Although Deere & Co. is reassessing its strategy and has a new chief executive, the farm equipment maker is unlikely to change its overall direction significantly, an analyst wrote Friday.
In a note to investors, Barclays Capital analyst Meredith Taylor wrote that "we see growing focus on emerging markets and other growth opportunities, but strong execution on (shareholder value added) and (operating return on operating assets are) likely to stay front and center." She reiterated her firm's "Overweight" rating on the stock and $50 price target.
"We have traveled with (Deere) management over the last few days, and came away with the view that while the company is in the midst of a 'strategic rethink' and under new leadership, major changes in direction are unlikely to come," she wrote.
Last month, Samuel R. Allen became top executive of the Moline, Ill.-based company, succeeding Robert W. Lane, who led the company for nine years.

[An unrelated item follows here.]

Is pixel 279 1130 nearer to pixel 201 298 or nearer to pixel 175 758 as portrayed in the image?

Deere, the world's largest maker of farm equipment, continues to increase its focus on opportunities in emerging markets, most recently with a $25 million investment in assembly operations in Russia, she wrote.

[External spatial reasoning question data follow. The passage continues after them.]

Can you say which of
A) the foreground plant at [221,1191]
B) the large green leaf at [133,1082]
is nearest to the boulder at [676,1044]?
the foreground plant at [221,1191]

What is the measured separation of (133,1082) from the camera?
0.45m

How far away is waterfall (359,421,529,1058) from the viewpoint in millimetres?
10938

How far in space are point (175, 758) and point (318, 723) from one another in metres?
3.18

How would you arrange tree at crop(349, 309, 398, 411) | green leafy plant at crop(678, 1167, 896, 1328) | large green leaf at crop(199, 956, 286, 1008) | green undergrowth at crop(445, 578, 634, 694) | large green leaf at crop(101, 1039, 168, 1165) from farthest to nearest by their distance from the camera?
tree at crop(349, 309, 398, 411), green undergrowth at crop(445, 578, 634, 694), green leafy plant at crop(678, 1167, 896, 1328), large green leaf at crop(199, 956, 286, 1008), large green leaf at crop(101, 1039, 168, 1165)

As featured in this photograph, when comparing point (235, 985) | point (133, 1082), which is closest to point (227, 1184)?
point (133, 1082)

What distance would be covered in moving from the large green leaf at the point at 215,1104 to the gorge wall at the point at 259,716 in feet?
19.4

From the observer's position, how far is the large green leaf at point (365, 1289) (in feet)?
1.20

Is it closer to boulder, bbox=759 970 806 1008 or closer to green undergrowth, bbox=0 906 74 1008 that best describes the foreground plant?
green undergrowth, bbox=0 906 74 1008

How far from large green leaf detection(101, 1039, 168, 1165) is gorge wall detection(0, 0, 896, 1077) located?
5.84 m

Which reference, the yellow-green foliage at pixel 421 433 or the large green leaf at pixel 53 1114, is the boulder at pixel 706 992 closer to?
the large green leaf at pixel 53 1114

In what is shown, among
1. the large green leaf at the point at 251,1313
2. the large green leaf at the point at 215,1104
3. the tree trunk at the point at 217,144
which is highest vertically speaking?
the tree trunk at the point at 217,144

The company did not provide an outlook for fiscal 2010, "but we think that management looks for mixed trends by geography."
Taylor wrote that her firm sees better trends in Latin America and likely continued headwinds in Europe. Management "looks for better cash receipts in (North America) to support spending trends, but we think production cuts suggest some caution," she wrote.

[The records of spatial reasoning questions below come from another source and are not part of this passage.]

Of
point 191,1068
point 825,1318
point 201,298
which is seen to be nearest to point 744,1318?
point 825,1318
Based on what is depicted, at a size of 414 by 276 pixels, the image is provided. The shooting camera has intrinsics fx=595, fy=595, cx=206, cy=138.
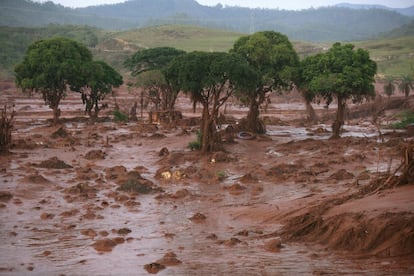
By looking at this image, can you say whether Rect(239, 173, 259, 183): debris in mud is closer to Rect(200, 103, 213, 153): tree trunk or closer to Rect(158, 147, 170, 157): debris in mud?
Rect(200, 103, 213, 153): tree trunk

Deere has laid off hundreds of workers since the global economy deteriorated late last year, but it has avoided job cuts on the scale of those seen at other large manufacturers.
Deere managers remain comfortable with asset quality at the company's credit business, and headwinds associated with pre-funding could ease somewhat in fiscal 2010, according to Taylor.
Shares of Deere fell 82 cents, or 1.8 percent, to $45.10 in late afternoon trading.